Healthy eating for your kid

Breakfast is an important meal. In many children the level of sugar in the blood can become too low if they fast for too long, and this will lead to poor concentration and irritability and it is not the best way to start the day, particularly at school. Breakfast can be easy to prepare: cereals for example, are a good way of getting child to have some milk.

 

Try and discourage snacks, but if a child really wants something to eat between meals, give him a savory snack such as a piece of cheese or some fresh fruit instead of something sweet. Sweets and biscuits contain almost pure sugar and this is a major cause of dental decay. They have the added disadvantage of containing a lot of concentrated calories which are not particularly filling, and so if your child is allowed an unlimited amount or eat them between meals, they can easily lead to excess weight gain. Similarly it makes sense to place mild restrictions on the amount of saturated fats (dairy products, fried foods and meat) in a child diet; eating large quantities of these foods can prove harmful and the sooner the children are introduced to healthy eating patterns the better as these patterns are likely to persist throughout life.

 

Over recent years there has been an increasing awareness that dietary fiber roughage is an important part of a person's diet.
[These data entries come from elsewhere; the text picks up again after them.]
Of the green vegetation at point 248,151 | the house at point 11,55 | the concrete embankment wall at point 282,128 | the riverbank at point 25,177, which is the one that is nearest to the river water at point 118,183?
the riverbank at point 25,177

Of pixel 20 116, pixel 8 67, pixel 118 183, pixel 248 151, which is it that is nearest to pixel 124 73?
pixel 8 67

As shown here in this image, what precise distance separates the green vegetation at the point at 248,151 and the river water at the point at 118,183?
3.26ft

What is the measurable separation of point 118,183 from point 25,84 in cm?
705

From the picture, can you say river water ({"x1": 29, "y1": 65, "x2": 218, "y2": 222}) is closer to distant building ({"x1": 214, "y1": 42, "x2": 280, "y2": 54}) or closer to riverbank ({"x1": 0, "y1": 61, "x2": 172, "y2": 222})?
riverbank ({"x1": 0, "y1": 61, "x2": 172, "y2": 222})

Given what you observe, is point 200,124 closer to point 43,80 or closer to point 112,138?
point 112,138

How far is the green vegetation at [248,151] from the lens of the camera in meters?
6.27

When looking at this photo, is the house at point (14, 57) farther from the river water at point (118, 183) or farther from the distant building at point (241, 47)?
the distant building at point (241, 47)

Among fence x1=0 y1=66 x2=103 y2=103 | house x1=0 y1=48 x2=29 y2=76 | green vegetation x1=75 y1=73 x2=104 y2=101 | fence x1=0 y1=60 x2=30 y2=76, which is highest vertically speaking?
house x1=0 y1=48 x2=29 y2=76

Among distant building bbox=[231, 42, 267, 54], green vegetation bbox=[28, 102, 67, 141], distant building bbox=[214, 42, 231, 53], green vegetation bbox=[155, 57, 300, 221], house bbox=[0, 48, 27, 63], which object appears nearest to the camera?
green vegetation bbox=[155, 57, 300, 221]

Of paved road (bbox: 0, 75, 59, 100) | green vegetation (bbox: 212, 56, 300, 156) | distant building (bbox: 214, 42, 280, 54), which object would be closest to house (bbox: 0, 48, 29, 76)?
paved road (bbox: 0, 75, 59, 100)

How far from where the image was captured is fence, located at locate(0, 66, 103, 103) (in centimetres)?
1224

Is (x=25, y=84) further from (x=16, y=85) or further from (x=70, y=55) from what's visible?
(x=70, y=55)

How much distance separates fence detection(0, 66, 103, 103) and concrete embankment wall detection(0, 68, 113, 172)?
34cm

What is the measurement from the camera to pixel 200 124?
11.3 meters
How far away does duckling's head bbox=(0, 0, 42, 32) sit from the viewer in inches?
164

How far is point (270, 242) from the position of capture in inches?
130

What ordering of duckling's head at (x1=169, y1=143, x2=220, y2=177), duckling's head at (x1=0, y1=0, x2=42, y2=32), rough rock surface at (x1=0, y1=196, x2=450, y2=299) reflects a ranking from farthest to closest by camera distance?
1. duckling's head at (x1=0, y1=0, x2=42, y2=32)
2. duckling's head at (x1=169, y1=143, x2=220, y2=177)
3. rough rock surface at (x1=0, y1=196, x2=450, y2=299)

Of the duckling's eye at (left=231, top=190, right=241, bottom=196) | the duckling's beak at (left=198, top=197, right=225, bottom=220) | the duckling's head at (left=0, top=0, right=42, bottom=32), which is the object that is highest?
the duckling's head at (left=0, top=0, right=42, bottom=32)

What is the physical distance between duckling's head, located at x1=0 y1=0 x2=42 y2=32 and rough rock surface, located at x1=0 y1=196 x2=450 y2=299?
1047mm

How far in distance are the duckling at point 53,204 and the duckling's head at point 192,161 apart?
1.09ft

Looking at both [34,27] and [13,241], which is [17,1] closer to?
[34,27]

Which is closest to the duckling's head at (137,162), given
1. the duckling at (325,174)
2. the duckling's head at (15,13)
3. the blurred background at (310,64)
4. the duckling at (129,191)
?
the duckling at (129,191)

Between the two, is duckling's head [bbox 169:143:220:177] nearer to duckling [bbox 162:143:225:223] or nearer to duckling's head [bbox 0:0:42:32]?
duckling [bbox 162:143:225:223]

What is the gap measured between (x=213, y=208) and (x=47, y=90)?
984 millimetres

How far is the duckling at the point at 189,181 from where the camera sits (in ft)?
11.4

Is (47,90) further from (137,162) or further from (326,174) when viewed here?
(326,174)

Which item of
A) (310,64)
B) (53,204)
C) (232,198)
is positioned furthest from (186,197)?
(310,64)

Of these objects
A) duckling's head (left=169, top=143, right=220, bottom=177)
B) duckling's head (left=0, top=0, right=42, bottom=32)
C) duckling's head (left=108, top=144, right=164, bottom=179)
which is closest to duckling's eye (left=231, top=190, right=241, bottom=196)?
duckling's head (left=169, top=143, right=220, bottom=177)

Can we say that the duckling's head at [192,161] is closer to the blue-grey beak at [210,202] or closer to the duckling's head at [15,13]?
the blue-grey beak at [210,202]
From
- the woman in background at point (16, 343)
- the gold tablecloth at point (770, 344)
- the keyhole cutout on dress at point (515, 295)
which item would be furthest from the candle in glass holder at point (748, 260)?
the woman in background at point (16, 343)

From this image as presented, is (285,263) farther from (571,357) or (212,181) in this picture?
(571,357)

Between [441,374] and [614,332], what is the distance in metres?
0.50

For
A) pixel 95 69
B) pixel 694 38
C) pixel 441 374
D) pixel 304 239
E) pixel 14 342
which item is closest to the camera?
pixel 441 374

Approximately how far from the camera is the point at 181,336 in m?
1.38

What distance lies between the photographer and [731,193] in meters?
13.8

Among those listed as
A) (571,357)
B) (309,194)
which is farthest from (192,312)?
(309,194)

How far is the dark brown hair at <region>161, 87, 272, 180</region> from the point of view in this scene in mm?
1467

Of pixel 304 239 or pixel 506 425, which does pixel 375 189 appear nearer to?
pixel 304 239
Diets low in fiber tend to be constipating. Children should therefore be provided with fruits and vegetables in their diet. If there is a tendency of constipation, higher fiber foods such as bran and wheat cereals may help to solve the problem in a natural way.

 

To sum up, provided children eat a varied diet with plenty of vegetables and fruits and not too much sugar or saturated fat, then they should be getting a healthy, balance diet.